### Provided passage

Scott Sheffield - Chairman and CEO
Yes, Brian. First of all, this is the first well drilled in the entire Permian Basin in this zone, so we have no other data. Secondly, our well is flowing, we are not using jet pumps. We could have used a jet pump and probably recovered the load water faster and got a much higher rate like some operators do. But this is just natural flowing.
So the gas/salt ratio is about 1,500 to 2,000 right now, so we're encouraged by the fact that it is very, very strong flowing pressure at the surface. Getting only 30% we ended up using over 100,000 barrels. So getting 30% back in probably roughly two weeks, less than two weeks, is very encouraging.
We tested this zone vertically over the last two years and essentially got 5 to 10 barrels a day out of this zone, initial rate. That's why we're opening this zone on all of our Spraberry wells now over the last two years. But getting 150 this early is semi-encouraging, but we're going to need rates much higher to pay out a $6 million or $5 million well cost.
But we're encouraged by it, we're going to drill several more.
In addition, the Tippet Shale, we're encouraged by what we're seeing there. There is a couple, two of the EOG wells out of about eight that I've seen production data on have come in about anywhere from 400 to 500 barrels a day. But that's why we're going to try the Tippet down towards the south where we have probably 100,000 to 150,000 acres, potentially to see what that does too.

######

» Written instruction A:
Do these statements agree with the Permian Basin remarks? (i) The new well is produced with jet pumps. (ii) Vertical tests of the zone gave initial rates of 5 to 10 barrels a day. (iii) The company plans to drill several more wells.
» Written instruction B:
Could you write what comes next in the Permian Basin remarks, picking up after their final sentence?

### Data section

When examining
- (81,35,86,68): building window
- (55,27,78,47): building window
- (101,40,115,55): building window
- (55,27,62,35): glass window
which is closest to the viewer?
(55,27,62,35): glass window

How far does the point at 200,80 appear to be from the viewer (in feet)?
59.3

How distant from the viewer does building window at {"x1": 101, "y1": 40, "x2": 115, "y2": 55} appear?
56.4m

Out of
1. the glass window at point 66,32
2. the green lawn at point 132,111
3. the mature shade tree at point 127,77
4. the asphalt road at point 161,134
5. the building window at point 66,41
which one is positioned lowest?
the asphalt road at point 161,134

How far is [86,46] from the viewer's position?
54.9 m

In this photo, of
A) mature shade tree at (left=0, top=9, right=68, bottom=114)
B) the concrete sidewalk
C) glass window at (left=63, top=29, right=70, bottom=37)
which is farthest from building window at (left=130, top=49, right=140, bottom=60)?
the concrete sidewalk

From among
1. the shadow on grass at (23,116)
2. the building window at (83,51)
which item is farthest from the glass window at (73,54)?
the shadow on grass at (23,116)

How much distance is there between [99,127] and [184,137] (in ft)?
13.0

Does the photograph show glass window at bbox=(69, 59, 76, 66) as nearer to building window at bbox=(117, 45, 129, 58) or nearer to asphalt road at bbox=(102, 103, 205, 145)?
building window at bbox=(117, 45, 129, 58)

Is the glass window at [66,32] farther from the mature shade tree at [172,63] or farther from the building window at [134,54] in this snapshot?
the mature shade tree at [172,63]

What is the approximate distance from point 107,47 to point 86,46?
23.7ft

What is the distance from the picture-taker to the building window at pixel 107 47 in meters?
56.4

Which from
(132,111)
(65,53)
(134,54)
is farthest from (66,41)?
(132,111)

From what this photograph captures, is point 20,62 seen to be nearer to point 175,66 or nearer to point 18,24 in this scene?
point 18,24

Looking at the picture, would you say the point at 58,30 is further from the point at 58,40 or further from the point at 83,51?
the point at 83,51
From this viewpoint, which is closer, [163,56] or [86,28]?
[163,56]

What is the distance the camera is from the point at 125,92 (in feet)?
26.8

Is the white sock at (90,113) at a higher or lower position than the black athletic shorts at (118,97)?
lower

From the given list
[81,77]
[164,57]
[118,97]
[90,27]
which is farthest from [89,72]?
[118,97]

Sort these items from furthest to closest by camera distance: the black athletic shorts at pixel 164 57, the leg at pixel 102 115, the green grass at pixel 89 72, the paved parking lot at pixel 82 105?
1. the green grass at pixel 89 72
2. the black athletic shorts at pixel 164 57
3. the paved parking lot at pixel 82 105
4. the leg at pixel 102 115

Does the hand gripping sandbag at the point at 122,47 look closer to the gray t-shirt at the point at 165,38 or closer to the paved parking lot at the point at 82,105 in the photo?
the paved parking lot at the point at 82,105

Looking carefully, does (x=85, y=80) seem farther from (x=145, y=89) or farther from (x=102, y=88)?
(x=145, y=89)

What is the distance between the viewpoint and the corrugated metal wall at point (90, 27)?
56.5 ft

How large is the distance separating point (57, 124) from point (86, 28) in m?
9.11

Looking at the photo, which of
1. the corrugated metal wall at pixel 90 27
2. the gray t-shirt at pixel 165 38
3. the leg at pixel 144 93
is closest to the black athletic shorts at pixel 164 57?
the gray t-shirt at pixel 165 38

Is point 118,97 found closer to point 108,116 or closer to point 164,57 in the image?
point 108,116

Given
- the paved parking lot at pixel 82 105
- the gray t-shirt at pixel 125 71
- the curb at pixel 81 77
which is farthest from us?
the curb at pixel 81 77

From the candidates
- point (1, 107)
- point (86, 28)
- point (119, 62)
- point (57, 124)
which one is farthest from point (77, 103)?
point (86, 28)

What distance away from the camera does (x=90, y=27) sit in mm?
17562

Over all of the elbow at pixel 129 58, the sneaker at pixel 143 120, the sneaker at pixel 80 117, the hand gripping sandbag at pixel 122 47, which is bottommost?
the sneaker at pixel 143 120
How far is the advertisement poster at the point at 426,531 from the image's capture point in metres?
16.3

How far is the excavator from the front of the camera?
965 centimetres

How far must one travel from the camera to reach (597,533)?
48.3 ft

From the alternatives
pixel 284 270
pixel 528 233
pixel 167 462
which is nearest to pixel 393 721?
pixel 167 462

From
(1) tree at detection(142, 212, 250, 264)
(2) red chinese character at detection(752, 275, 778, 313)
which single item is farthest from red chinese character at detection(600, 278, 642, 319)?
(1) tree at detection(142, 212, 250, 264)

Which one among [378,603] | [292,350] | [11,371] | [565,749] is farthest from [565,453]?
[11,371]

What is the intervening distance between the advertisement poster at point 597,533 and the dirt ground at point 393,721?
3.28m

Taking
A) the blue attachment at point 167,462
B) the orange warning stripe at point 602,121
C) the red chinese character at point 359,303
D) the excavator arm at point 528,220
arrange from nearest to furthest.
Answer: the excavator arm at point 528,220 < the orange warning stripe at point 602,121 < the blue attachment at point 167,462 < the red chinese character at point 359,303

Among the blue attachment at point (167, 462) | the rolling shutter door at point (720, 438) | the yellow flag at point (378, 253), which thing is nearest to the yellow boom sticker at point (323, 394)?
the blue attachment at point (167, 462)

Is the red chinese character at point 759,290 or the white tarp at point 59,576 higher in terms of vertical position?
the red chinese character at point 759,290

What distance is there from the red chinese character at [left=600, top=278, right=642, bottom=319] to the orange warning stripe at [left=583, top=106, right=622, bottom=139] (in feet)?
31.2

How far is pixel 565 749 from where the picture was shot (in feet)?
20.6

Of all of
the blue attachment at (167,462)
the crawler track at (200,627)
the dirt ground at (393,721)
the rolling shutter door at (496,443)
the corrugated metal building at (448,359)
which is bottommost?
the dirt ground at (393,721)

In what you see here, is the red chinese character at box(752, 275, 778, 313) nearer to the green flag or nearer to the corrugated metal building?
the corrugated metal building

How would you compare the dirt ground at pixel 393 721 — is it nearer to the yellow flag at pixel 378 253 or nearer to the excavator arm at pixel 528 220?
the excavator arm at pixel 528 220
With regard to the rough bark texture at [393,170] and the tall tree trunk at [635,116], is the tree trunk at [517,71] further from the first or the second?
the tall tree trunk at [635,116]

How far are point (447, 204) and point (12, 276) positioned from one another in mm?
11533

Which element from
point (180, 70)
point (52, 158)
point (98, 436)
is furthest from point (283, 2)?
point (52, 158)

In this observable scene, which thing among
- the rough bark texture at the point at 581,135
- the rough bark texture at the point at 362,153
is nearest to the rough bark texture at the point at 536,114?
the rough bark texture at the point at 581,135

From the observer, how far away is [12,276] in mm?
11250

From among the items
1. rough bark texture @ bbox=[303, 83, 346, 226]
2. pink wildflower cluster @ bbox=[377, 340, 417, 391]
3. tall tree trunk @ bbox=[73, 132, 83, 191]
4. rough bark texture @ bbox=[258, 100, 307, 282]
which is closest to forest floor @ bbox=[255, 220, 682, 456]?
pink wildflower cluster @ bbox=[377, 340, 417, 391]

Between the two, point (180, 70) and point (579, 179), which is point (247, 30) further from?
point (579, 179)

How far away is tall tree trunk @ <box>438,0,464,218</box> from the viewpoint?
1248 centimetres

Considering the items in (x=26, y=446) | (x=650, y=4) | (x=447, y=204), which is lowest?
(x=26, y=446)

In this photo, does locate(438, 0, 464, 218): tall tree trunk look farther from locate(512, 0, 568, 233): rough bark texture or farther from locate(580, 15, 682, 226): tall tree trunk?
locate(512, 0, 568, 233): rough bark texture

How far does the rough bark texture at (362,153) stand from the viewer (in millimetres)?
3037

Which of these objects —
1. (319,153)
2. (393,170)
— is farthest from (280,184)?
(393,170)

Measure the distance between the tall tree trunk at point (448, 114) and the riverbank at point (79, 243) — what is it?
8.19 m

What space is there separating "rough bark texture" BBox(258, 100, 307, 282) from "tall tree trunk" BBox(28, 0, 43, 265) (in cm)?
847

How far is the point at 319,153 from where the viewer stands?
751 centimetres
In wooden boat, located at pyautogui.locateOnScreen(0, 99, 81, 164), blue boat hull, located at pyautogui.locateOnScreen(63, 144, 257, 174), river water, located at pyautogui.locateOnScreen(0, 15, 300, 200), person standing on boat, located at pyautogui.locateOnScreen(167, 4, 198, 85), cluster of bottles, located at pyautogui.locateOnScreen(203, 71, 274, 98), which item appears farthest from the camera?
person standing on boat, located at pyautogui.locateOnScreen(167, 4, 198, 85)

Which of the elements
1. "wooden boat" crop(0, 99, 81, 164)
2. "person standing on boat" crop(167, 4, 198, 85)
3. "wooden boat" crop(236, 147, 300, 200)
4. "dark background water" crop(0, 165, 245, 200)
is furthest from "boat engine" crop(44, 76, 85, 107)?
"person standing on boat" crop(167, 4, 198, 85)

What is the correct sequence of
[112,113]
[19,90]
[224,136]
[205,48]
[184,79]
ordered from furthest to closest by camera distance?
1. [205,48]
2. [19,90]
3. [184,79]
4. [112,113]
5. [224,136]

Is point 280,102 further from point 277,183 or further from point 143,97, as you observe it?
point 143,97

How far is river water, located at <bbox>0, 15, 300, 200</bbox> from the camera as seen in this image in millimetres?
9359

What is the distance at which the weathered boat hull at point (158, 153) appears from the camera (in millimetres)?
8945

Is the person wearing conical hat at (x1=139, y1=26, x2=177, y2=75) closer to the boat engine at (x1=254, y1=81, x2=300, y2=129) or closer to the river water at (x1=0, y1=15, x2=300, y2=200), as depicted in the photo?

######

» Written reply A:
(i) No: "our well is flowing, we are not using jet pumps."
(ii) Yes: "We tested this zone vertically over the last two years and essentially got 5 to 10 barrels a day out of this zone, initial rate."
(iii) Yes: "we're going to drill several more."

» Written reply B:
Brian Singer - Analyst
Great. Thank you. Secondly in your comments you mentioned white sand proppant being used in the shallower Eagle Ford. Can you talk more specifically about cost savings potential there and how widely used could that could become or if that's just something that's very niche for the small portion of your acreage in shallower pieces?
Tim Dove - President and COO
Brian, of course as I mentioned most of the acreage we're talking about is in the Northwest part of the basin or at least as it relates to our acreage where it's a little bit shallower. Therefore with the less depth we have less pressures and accordingly sand becomes an alternative that makes sense. In fact the offset operators to the Northwest are using sand and with good success. What we've already seen is some pretty substantial positive results.
What it will save for us is about 60% on the cost of proppant, and as you know proppant in these wells can be well over $1 million, so I think so we're looking at a savings that could be in the neighborhood of $600,000 to $800,000 per well. To the extent it works, we think it could work on 20% to 25% of the acreage. We'll obviously be pushing that to see how much further we can move it to the south and east on our acreage as we get deeper because of that substantial savings.
Operator
Gil Yang, Bank of America Merrill Lynch.
Gil Yang - Analyst
If I could just follow up on Brian's question a bit. If you're using ceramic proppant on essentially all your wells right now, do you see a need, a definitive need for the ceramic proppant at this point or is it possible that your expectation of white sand on 20% to 25% is actually conservative?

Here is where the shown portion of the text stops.